Aa = a Implies R is Commutative

1. Jun 24, 2008

e(ho0n3

The problem statement, all variables and given/known data
Suppose that R is a ring and that aa = a for all a in R. Show that R is commutative.

The attempt at a solution
Let a and b be two elements from R. I'm having a hard time figuring this out without multiplicative inverses. All I've been able to derive is ab = aabb = abab so aabb - abab = a(ab - ba)b = 0.

2. Jun 24, 2008

tmc

You don't need multiplicative inverses. Start with (ab-ba), multiply by b in a few places, then reduce the 'bb' to 'bb=b', and you'll find ab-ba=0.

3. Jun 24, 2008

D H

Staff Emeritus
That means at least one of a, b, or ab-ba is zero. Look at the special cases where a or b is zero (is multiplication by zero commutative?) and then look at the general case where a and b are non-zero.

4. Jun 24, 2008

e(ho0n3

Thanks for the tip tmc. I got it know.

5. Jun 24, 2008

e(ho0n3

I can't assume that.

6. Jun 24, 2008

e(ho0n3

Now that I've bothered with the algebra, I've realized that I wrote the above prematurely.

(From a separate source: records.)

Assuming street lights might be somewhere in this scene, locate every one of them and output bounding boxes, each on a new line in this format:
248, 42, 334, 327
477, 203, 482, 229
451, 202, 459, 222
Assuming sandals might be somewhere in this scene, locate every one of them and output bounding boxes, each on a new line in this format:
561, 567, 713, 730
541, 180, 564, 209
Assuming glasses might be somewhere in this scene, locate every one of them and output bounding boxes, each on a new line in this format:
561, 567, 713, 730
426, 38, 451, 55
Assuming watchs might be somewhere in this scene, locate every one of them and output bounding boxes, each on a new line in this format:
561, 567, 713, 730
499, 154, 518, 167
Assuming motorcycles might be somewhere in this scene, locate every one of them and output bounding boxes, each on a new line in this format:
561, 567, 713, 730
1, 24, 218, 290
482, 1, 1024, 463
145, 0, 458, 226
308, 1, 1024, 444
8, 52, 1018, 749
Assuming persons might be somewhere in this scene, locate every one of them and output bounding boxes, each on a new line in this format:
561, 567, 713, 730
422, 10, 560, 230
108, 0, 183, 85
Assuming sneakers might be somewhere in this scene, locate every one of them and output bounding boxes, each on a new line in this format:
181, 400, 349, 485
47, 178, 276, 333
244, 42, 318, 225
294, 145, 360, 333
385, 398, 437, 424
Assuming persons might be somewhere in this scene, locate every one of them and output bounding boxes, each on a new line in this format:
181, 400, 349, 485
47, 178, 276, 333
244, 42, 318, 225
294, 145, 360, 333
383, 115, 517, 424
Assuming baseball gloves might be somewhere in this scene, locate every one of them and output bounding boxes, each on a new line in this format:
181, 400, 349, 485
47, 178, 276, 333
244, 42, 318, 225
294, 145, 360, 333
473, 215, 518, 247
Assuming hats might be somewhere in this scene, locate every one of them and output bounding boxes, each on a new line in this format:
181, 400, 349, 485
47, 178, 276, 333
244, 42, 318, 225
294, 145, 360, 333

I have to start with an equation, not just with ab - ba, so I started with ab - ba = -(ba) + ab but this lead nowhere.

7. Jun 24, 2008

tmc

You're right, that doesn't work.

Try by contradiction: suppose ba ~= ab, and multiplying by b from either side will not change the inequality (assuming b non-zero; if b is zero, then ab=ba is trivial). You should pretty quickly find a contradiction along the lines of 0 ~= 0

8. Jun 24, 2008

D H

Staff Emeritus
Stupid zero divisors!
Doesn't the same problem with the stupid zero divisors arise here?

9. Jun 24, 2008

matt grime

What is (a+b)^2? What is (-1)^2 (we may as well assume it is unital)?

10. Jun 24, 2008

e(ho0n3

The problem with the contradiction is that the algebra with the not-equal sign is not well defined: How do you know a != b implies ab != bb? It is possible for ab = bb but a != b.

11. Jun 24, 2008

e(ho0n3

That's a good tip. If I consider a - b = (a - b)(a - b), I get the answer.

12. Jun 24, 2008

matt grime

Actually, it's quite easy to show that 1=-1 in this ring in many ways, so I'm worried that you're writing a-b in there. With what you wrote you get

a-b=(a-b)^2=a^2+b^2 -ab-ba = a+b -ab-ba

i.e. 0=2b-ab-ba

which is quite a long way from what you need to end up with (though it is still correct, and will lead to a proof).

13. Jun 24, 2008

e(ho0n3

I wouldn't say I'm a long way from what I need since I end up with ba = a(-b). If I can show that -b = b, I'm done. This unfortunately I don't know how to demonstrate. By the way, you can't assume R has a multiplicative identity.

14. Jun 25, 2008

HallsofIvy

Staff Emeritus
Then look at (b+b)2= b+ b.

15. Jun 25, 2008

matt grime

Or embed it in its unitalization - the same property of x^2=x will still hold. And you don't end up with that from considering (a=b)^2: where did the 2b go? That was my point about the minus signs, not the ab=-ba fact which comes up if you consider (a+b)^2 instead.

16. Jun 25, 2008

e(ho0n3

HallsofIvy: Good tip. Thanks.

matt grime: I don't understand your point. Nevertheless, I now have a satisfactory answer. Thanks.

17. Jun 25, 2008

matt grime

Which bit don't you understand? The important bit is that you should consider a+b and not a-b as it is simpler. (Although it is entirely equivalent and you prove the same thing: 2x=0 for all x). You claimed that by considering a-b you only needed to show that ab=-ba, but in doing so you must have assumed that 2b=0, i.e b=-b.

18. Jun 25, 2008

e(ho0n3

Right. Using a + b rather than a - b is simpler. I didn't follow your argument about unity and that -1 = 1. I guess you were trying to suggest that -a = a for all a in R.

19. Jun 25, 2008

matt grime

Any ring can be embedded in a unital ring. If R is a non-unital ring, then define R' as follows.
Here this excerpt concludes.